------ Data shown ------
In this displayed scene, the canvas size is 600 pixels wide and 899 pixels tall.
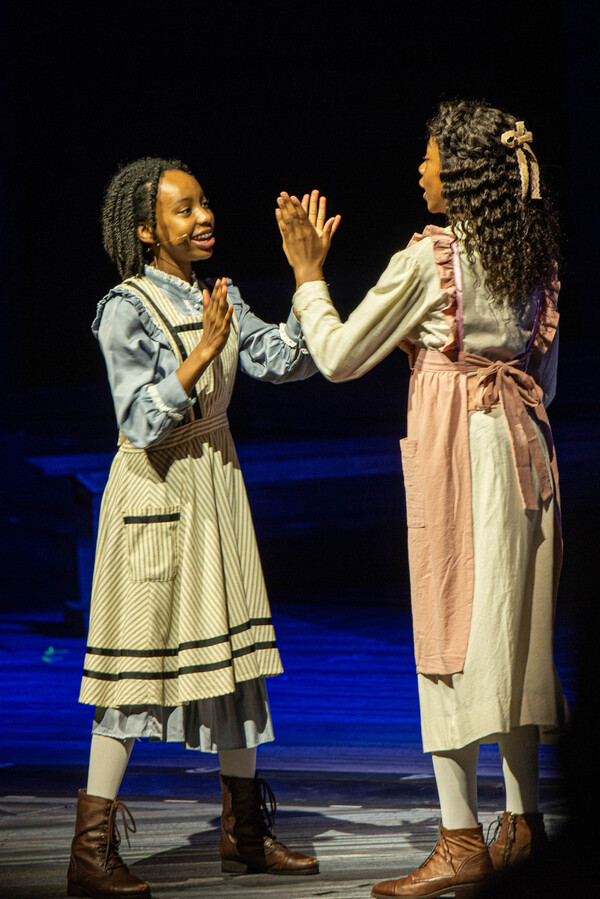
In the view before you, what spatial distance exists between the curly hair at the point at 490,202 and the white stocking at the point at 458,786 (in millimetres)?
826

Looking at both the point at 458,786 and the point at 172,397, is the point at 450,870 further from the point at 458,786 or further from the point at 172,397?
the point at 172,397

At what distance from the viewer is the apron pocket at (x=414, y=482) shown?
83.3 inches

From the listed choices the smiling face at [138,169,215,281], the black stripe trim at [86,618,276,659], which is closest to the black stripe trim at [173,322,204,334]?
the smiling face at [138,169,215,281]

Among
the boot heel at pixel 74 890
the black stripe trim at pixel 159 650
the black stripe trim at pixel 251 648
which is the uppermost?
the black stripe trim at pixel 159 650

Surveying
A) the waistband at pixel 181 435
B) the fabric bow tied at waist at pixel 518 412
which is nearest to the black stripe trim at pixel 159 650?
the waistband at pixel 181 435

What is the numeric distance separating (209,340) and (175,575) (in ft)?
1.55

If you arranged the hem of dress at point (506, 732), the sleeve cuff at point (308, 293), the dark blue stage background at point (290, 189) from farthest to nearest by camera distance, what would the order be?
the dark blue stage background at point (290, 189) < the sleeve cuff at point (308, 293) < the hem of dress at point (506, 732)

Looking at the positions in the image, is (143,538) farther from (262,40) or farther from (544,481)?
(262,40)

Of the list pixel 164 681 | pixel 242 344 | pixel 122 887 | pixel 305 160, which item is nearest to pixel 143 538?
pixel 164 681

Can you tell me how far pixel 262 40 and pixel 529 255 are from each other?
3663mm

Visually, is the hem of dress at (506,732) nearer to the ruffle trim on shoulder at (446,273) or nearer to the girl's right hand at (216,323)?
the ruffle trim on shoulder at (446,273)

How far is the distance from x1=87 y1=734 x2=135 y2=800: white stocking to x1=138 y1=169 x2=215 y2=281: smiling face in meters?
0.96

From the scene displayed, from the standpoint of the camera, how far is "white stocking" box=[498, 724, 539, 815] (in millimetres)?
2150

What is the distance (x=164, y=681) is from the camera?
7.48 ft
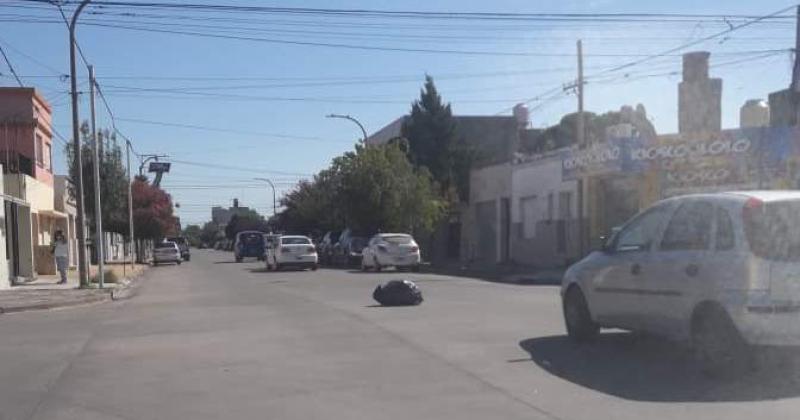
------
## What to produce
List as a numbered list every line from the line containing "From the scene" up to and including the last line of the entries above. Leave out blank lines and pictures.

## Written reply
1. From the scene displayed, from the standpoint of the camera, how far is "white stocking" box=[498, 724, 539, 815] (in millimetres)?
2. 2150
3. What is the distance (x=164, y=681) is from the camera?
4. 7.48 ft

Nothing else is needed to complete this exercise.